For evidence, look no further than Taylor Nelson Sofres. The company yesterday reported its first set of interim results since it was created by an Anglo-French merger in December. Although the headline figures mean little, like-for-like revenues increased by 13 per cent and operating profits were up by 17 per cent.
The chairman, Tony Cowling, points out that multinational companies are increasingly awarding all their business to a single supplier. The merger gave Taylor Nelson a wider reach. Now it is abandoning its loose network of national offices in favour of international units specialising in fields such as healthcare, automotive and telecoms.

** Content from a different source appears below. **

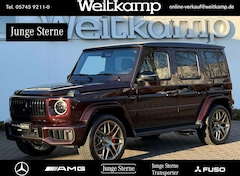 Bild des Angebotes Mercedes-Benz G 63 AMG AMG G 63 A22+FACELIFT+SUPERIOR+CARBON+STANDHEIZ.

This clearly makes sense in these industries. But a large chunk of Taylor Nelson's business remains essentially local - for example, there are few multinational retailers.
What's more, the company remains vulnerable to a downturn. Despite attempts to make the business recession-proof by winning long-term contracts, 70 per cent of revenues still come from one-off projects. And Mr Cowling thinks that annual market growth, traditionally about 10 per cent a year, will slow to 6 per cent.
True, the increasing use of sophisticated technology and the advent of the Internet as an advertising medium mean that demand for Taylor Nelson's services will continue to grow. And there is always the chance it will be snapped up by a large advertising group. But on a forward multiple of 24 times forecast full-year earnings the shares - down 6p to 102p yesterday - are high enough.